检索增强生成(RAG)系统是从非结构化数据中提取见解的强大工具。随着开源技术的进步,现在有可能构建一个完全开源的RAG系统,该系统能够同时处理文本和图像。在本文中,我们将逐步介绍构建此类系统时所做的设计选择和所使用的工具。我们将使用Llama作为大型语言模型(你可以使用Llama.cpp,也可以使用Transformers库中的Llama进行语言处理,并使用LLaVA进行视觉数据集成)。
系统概述
我们的RAG系统处理文本和视觉数据,以准确回答查询并提供可操作的见解。以下是系统架构的高级概述:
这是架构的示意图:
关键设计选择
PDF预处理
一个稳健的预处理流程对于确保向RAG系统提供高质量的输入至关重要。原始数据中的格式不一致、不必要的伪影和破损的结构可能会显著降低模型性能。
第一部分是文本预处理:
from llama_index.readers.file import PyMuPDFReader
import re
from llama_index.readers.file import PyMuPDFReader
import fitz # PyMuPDF for image extraction
# Define stop keywords
# My keywords are as follows because of my data domain: Academic papers
stop_keywords = ["References", "Conflict of interest",
"Acknowledgements", "Supplementary Materials", "Author details", "Publishers Note"]
# Regex to capture figures
figure_pattern = r'\b(Figure|Fig\.)\s*\d+[a-zA-Z]*\b.*?(\n.*?)*?(?=\n\n|\Z)'
def preprocess_text(text, stop_keywords):
"""Preprocess text by stopping at the earliest occurrence of any keyword, ignoring case."""
earliest_position = len(text) # Default to the end of the text
for keyword in stop_keywords:
pattern = rf"\b{re.escape(keyword)}\b" # Match exact word boundaries
match = re.search(pattern, text, re.IGNORECASE)
if match:
earliest_position = min(earliest_position, match.start())

....................

## [练习说明]
将上面介绍开源RAG系统的原文中以含有“earliest_position = len(text)”的词句开头、以“earliest_position = min(earliest_position, match.start())”收尾的那一段一字不差地重新打出来。

## [记录信息]

....................

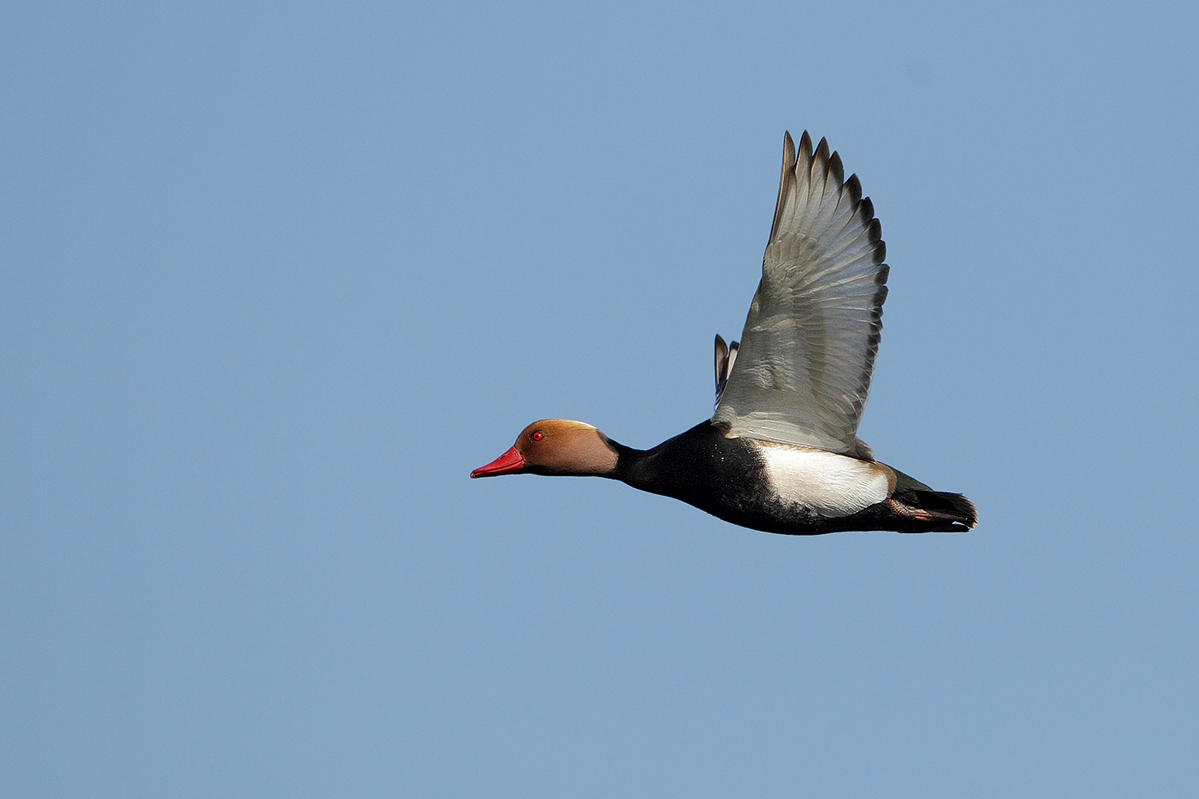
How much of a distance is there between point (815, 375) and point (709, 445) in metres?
1.08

....................

## [答案栏]
earliest_position = len(text) # Default to the end of the text
for keyword in stop_keywords:
pattern = rf"\b{re.escape(keyword)}\b" # Match exact word boundaries
match = re.search(pattern, text, re.IGNORECASE)
if match:
earliest_position = min(earliest_position, match.start())